CSV file based RecordStream implementation

appendRecord(record, inputBookmark=None)

Saves the record in the underlying csv file.

record: a list of Python objects that will be string-ified

Returns: nothing

appendRecords(records, inputRef=None, progressCB=None)

Saves multiple records in the underlying storage.

Params: records - array of records as in ‘appendRecord’
inputRef - reference to the corresponding input (not applicable
in case of a file storage)

progressCB - callback to report progress

Returns: nothing

clearStats()

Resets stats collected so far.

getBookmark()

Returns an anchor to the current position in the data. Passing this anchor to a constructor makes the current position to be the first returned record.

getDataRowCount()

Returns: count of data rows in dataset (excluding header lines)

getError()

Returns errors saved in the stream.

getFieldNames()

Returns an array of field names associated with the data.

getFields()

Returns a sequence of nupic.data.fieldmeta.FieldMetaInfo name/type/special tuples for each field in the stream.

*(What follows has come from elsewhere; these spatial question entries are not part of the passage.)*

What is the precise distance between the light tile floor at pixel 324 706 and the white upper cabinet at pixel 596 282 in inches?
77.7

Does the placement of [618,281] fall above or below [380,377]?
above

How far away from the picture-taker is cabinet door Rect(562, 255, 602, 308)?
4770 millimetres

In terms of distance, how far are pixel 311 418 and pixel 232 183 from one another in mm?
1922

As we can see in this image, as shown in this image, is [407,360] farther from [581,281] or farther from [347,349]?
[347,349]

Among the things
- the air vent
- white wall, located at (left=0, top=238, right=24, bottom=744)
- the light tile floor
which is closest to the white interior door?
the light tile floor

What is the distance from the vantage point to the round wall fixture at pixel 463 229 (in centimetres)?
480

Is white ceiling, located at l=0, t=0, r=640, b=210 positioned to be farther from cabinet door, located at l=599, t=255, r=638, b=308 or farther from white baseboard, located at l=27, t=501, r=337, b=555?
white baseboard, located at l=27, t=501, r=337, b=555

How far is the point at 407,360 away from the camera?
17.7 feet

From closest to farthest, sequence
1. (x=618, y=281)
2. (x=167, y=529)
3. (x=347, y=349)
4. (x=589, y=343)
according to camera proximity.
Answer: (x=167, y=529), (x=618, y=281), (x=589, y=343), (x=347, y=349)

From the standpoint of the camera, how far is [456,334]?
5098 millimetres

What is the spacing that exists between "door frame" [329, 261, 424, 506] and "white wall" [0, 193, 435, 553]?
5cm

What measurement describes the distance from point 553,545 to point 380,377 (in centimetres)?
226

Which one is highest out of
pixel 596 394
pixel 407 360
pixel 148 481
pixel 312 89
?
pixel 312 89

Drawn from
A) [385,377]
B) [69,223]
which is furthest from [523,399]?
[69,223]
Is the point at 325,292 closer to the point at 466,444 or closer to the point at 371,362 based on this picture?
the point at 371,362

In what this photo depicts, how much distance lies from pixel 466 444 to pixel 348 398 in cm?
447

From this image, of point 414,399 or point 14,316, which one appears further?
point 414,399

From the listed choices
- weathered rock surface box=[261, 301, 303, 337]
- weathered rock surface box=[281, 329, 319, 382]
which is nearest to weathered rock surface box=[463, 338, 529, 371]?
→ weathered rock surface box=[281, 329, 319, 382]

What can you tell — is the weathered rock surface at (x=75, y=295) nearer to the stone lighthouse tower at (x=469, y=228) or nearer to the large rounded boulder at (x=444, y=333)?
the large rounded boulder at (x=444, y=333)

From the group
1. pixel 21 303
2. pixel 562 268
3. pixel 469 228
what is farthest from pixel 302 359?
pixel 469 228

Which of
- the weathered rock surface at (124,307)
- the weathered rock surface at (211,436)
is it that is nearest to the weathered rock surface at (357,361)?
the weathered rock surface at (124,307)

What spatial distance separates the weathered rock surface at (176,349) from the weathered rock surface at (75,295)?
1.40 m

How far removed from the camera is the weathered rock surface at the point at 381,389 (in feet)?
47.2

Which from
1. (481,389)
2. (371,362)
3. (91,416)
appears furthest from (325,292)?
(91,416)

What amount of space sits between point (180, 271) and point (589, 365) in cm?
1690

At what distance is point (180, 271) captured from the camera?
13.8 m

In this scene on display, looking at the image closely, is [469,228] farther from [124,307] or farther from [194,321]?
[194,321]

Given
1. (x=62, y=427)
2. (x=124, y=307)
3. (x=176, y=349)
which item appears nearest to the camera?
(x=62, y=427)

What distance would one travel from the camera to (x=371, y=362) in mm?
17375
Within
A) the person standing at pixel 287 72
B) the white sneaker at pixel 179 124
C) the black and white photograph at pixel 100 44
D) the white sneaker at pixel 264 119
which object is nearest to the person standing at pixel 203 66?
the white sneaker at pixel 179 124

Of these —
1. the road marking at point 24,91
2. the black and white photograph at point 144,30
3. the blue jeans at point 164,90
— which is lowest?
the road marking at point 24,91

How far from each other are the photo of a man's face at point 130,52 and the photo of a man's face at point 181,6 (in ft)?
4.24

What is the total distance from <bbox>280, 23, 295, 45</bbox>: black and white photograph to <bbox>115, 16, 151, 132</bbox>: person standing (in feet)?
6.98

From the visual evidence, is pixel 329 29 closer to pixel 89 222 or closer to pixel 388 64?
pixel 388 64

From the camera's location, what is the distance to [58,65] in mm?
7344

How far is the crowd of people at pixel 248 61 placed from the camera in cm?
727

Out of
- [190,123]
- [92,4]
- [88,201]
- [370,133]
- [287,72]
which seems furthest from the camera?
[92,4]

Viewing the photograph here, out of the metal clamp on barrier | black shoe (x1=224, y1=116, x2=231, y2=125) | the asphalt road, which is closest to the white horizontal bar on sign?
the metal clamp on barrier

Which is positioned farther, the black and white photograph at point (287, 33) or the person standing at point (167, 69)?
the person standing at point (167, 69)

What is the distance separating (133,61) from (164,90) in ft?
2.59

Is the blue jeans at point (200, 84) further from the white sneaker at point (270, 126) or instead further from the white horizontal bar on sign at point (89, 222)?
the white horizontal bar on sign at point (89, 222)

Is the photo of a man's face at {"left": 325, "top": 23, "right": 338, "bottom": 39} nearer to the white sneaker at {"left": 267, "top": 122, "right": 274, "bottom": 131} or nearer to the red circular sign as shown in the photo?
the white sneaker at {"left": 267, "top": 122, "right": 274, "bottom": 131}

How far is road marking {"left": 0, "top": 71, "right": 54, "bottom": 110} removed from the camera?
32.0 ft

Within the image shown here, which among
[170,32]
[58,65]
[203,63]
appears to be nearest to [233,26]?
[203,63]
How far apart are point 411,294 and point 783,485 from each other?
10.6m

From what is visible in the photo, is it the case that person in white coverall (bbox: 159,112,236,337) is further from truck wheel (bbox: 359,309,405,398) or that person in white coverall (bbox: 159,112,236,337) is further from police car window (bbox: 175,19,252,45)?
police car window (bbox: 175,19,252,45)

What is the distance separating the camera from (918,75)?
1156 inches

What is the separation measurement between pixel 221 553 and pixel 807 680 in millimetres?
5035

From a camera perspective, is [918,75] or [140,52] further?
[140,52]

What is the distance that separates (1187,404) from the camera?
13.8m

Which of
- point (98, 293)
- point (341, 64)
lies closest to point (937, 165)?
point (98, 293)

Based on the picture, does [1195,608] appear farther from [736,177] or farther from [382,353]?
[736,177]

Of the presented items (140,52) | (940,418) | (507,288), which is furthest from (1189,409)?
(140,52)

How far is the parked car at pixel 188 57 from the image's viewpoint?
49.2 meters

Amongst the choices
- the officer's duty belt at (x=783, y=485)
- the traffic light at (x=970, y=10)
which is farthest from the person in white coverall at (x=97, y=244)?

getLastRecords(numRecords)

Returns a tuple (successCode, recordsArray), where successCode - if the stream had enough records to return, True/False recordsArray - an array of last numRecords records available when

the call was made. Records appended while in the getLastRecords will be not returned until the next call to either getNextRecord() or getLastRecords()
getNextRecord(useCache=True)

Returns next available data record from the file.

retval: a data row (a list or tuple) if available; None, if no more records
in the table (End of Stream - EOS); empty sequence (list or tuple) when timing out while waiting for the next record.
getNextRecordIdx()

Returns the index of the record that will be read next from getNextRecord()

getRecordsRange(bookmark=None, range=None)

Returns a range of records, starting from the bookmark. If ‘bookmark’ is None, then records read from the first available. If ‘range’ is None, all available records will be returned (caution: this could be a lot of records and require a lot of memory).

getStats()

Parse the file using dedicated reader and collect fields stats. Never called if user of FileRecordStream does not invoke getStats method.

Returns: a dictionary of stats. In the current implementation, min and max

fields are supported. Example of the return dictionary is:

{
‘min’ : [f1_min, f2_min, None, None, fn_min], ‘max’ : [f1_max, f2_max, None, None, fn_max]

}

(where fx_min/fx_max are set for scalar fields, or None if not)

isCompleted()

Returns True if all records are already in the stream or False if more records is expected.

next()

Implement the iterator protocol

recordsExistAfter(bookmark)

Returns True iff there are records left after the bookmark.

rewind()

Put us back at the beginning of the file again)

seekFromEnd(numRecords)

Seeks to numRecords from the end and returns a bookmark to the new position.

setAutoRewind(autoRewind)

Controls whether getNext() should automatically rewind the source when EOF is reached.

autoRewind: True = getNext() will automatically rewind the source on EOF;
False = getNext() will not automatically rewind the source on EOF
setCompleted(completed=True)

Marks the stream completed (True or False)

setError(error)

Saves specified error in the stream.

setTimeout(timeout)

Set the read timeout